All Authors Lie on the Floor and Cry During Edits, Don’t They?
In the mail today I received a little gift from my editor: her latest round of editorial suggestions for Learning Not to Drown. But this round is different.
For the last two drafts, my editor had sent me a big long editorial letter. It’s usually around 9 or 10 single space pages. Out of those pages one half page is dedicated to telling me how awesome my writing is. The rest tells me the areas that need major work. Attached via rubber band to that editorial letter is my manuscript with her thoughts also written in the margins. When I get a fat envelope in the mail from Atheneum, I first have a feeling of complete exhilaration and I immediately rip it open as fast as I can because there is no way I can wait a second longer. Really, I’m wanting to read that half page and just stop, because who doesn’t love to be told that something they have created is amazing? Then I read the rest of the letter. Reality sets in, but I’m still thrilled, and my outlook is very positive. So I start. Inevitably I get overwhelmed. SO much needs to be fixed. And my manuscript is so long. And it will take forever. And what makes me think that I am a good enough writer/this is a good enough story that anyone will want to read my book anyway? All of this usually ends with me crying on the floor and questioning why I write in the first place. Which is very dramatic and a pretty immature thing to do, but I’d like to think that every author lies on the floor and weeps at least once during edits. After I get that out of my system, I get myself up off the floor and work. Despite all the doubt I had in myself and in my ability to improve my writing, somehow it all gets done. The book has improved. It’s much better than the last draft.

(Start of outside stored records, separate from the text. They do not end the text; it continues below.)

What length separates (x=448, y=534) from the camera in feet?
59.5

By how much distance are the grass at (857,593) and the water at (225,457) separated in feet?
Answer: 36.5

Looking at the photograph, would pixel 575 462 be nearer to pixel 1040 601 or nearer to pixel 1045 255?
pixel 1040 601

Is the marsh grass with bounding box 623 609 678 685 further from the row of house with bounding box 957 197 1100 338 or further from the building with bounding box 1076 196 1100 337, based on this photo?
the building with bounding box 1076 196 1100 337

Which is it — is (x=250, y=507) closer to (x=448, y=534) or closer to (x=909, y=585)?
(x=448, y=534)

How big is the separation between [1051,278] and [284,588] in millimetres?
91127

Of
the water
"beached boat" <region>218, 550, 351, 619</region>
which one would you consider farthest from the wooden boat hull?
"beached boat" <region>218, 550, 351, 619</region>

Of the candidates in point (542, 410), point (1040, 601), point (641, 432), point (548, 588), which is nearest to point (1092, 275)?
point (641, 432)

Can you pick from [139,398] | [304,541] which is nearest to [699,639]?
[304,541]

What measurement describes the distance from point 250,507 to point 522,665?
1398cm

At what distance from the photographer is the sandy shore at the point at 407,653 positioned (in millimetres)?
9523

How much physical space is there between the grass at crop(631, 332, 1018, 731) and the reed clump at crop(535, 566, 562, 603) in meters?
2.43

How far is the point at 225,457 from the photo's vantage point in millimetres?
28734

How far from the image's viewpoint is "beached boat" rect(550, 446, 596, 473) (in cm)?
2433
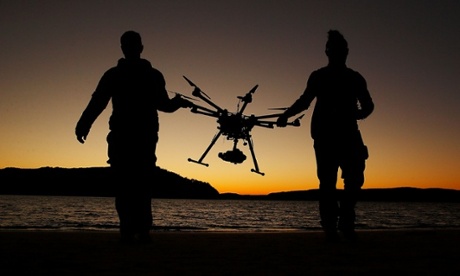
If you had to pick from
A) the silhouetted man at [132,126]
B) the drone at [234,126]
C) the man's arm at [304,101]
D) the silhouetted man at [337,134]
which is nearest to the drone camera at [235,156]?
the drone at [234,126]

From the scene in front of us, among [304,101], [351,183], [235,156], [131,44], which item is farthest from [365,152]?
[235,156]

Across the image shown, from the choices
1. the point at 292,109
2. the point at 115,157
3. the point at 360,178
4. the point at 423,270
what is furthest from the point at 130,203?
the point at 423,270

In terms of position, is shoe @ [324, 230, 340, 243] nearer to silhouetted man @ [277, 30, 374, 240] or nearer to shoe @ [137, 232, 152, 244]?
silhouetted man @ [277, 30, 374, 240]

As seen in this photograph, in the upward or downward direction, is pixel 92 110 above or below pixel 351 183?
above

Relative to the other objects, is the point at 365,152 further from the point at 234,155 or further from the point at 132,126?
the point at 234,155

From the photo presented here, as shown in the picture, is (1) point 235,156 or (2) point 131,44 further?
(1) point 235,156

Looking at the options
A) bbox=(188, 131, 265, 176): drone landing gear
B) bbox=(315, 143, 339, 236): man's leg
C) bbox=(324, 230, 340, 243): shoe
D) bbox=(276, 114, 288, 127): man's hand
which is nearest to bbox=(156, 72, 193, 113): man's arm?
bbox=(276, 114, 288, 127): man's hand

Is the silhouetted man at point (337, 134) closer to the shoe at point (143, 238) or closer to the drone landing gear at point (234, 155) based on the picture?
the shoe at point (143, 238)

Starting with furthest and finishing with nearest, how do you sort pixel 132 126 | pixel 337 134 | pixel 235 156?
pixel 235 156 → pixel 337 134 → pixel 132 126
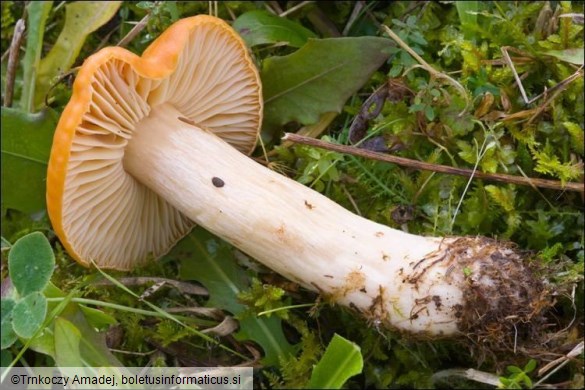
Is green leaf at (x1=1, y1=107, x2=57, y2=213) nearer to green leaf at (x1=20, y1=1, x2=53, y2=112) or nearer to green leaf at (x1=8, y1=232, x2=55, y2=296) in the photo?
green leaf at (x1=20, y1=1, x2=53, y2=112)

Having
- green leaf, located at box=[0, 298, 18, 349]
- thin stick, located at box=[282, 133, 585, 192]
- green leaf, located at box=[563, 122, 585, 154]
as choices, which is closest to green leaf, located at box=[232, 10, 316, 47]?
thin stick, located at box=[282, 133, 585, 192]

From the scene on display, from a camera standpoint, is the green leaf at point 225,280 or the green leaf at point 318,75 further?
the green leaf at point 318,75

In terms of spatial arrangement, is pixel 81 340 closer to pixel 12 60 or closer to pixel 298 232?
pixel 298 232

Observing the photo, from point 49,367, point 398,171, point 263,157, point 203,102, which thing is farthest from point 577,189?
point 49,367

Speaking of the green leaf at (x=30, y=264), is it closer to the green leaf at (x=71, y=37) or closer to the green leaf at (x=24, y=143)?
the green leaf at (x=24, y=143)
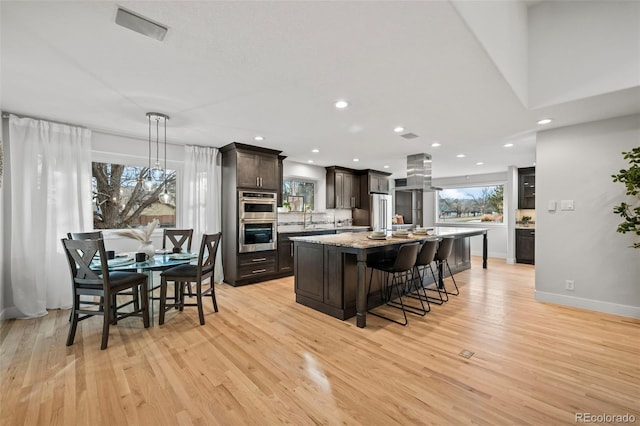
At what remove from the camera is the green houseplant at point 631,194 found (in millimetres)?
2814

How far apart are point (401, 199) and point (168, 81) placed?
8064 mm

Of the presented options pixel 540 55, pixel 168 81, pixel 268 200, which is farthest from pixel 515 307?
pixel 168 81

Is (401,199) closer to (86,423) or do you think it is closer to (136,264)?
(136,264)

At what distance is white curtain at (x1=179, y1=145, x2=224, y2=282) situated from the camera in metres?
4.65

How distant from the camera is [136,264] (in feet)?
9.59

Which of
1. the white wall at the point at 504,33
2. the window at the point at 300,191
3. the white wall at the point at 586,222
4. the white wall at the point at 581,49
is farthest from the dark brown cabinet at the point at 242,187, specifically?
the white wall at the point at 586,222

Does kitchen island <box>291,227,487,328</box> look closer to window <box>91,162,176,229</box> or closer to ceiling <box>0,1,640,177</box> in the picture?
ceiling <box>0,1,640,177</box>

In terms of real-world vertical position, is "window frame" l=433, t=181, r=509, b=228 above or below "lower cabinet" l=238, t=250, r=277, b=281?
above

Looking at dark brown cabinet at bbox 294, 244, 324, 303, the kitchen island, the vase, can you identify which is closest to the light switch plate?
the kitchen island

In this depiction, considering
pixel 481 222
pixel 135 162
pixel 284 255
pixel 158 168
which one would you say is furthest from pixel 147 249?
pixel 481 222

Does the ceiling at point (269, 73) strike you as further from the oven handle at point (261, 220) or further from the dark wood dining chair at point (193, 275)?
the dark wood dining chair at point (193, 275)

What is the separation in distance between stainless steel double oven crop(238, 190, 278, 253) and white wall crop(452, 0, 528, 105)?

Today, when the stuffed envelope came in the mail, there was no editorial letter.
No major issues with the plot. Or character development, or timelines or settings. Or character philosophy. Or metaphors. The major issues have, apparently, all been handled.
Just line edits. Details. Changing words and sentences. Cutting out the stuff the story really doesn’t need. I kind of can’t believe that I’ve finally made it to this point.
Oh, and this time I have an actual deadline. So I’d better start working. Now.